20 March 2010


A Young Hare by Albrecht Dürer (1502)

April is still ten days away, but out there, across the broad expanse of dark-brown furrows, the air is already shimmering with heat. Seen from this low angle, from this quiet vantage place beside the hawthorn hedge, the heat haze seems concentrated and condensed; the white geodesic dome of the Chenies weather-radar looks misshapen and wobbling on the shaky substance of its tower.

The air is filled with the song of many skylarks, and from the asterisked lines of barbed wire by the bridle path come, over and over again, the same jangled notes of a corn bunting. A thrush is singing, and just now a woodpecker drummed from the direction of Baldwin’s Wood, but otherwise the place seems devoid of life. The fields here are too open, the hedgerows too sparse. The arable is a desert, a harsh and unpromising place for wild creatures.

Earlier this morning, though, when the sky was still grey with dawn and the light was only just good enough for the human eye to perceive detail, these same furrows were the scene of a prolonged and spectacular contest. Two buck hares, mad March hares, were fighting, either for territory, or for possession of a doe which remained unseen and, more than likely, indifferent to the outcome.

The contest, or ritual, was enacted as a chase in which the two hares displayed to the full their agility and powers of running, dashing across the clods, the subordinate animal doing most of the giving way. Occasionally, however, it mastered its timidity and stood its ground, rearing up on hind legs at the approach of its antagonist. Often as not it would think better of this tactic and again resume running, but once or twice it held firm and a few rather ineffectual sideswipes were exchanged.

These boxing matches are seldom seen nowadays. Changes in land use and farming methods have made the hare very scarce. Once it was a common animal, a feature of all landscapes such as this. It was included in the traditional list of the five beasts of the chase – the Hart, Hind, Hare, Boar, and Wolf – and occupied an important place in the tradition and lore of the countryside.

Nevertheless, for such a large animal (it can weigh upwards of seven pounds and is considerably bigger than its relative, the rabbit), the hare is adept at keeping a low profile. It can remain unsuspected in a district for many years, known only to those who are out and about at dawn and dusk, when hares are chiefly active, or who are lucky enough to glimpse one at some other time or find its traces.

This stretch between Flaunden and Chenies remains ideal hare country, with a fair amount of open and semi-permanent pasture, arable land, and a substantial amount of woodland, for the hare is just as much at home under the trees as it is in the open. Formerly there was a small but constant population of hares on the golf-course and in the adjoining Whippendell Wood at Watford, but human disturbance there is now too great and all but a few have gone.

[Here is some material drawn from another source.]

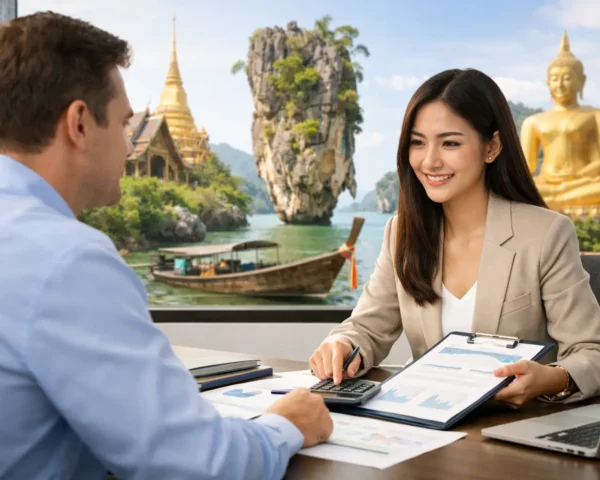 Thailand Bookkeeping Services for Foreigners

The hare’s main requirement, besides a supply of food, is a quiet, safe place where it can lie up during the day. Such a place is called a form and is usually a mere depression in the turf, preferably with overhanging grass stems or other vegetation to keep the hare out of sight. One hare may have many such forms in a small area, and when flushed from one will run to another to hide.

It is usually very difficult to flush a hare from its form, and it will remain there until the last moment, almost until you tread on it. Like most vegetarians of its size, it relies on being overlooked by predators. The eyes are so placed that it sees better to the rear than to the front; the eyes themselves are large and efficient and designed to give early warning of danger. Together with a very acute sense of smell and sensitive hearing which is enhanced by the large and controllable external ears, the eyesight makes it all but impossible to approach a hare undetected. You can be sure that if you can see the hare, the hare has long ago known all about you.

Once it does start running, the hare can cover the ground at up to thirty miles an hour, making short work of rough terrain. For preference it will run uphill, to get the best from those long hind legs. It is an able swimmer and will not hesitate to cross even quite wide rivers.

Unlike the young of the burrow-nesting rabbit, the newbom leverets are fully clothed and can see almost immediately. Two to five in number, the brood is placed in a special form by the mother and left alone while she goes off to feed; she suckles them at night.

Waiting here at the edge of the field, it seems that the hares are not going to reappear today. The bucks are in their forms, and so is the doe. Perhaps she is already pregnant, and, as you start for home at last, you wonder whether there will be leverets again this spring in the same place by the edge of the wood, where the grass is sweet and tussocky, under the resinous young branches of the Scots pines. As long as there are, all is not lost for our countryside.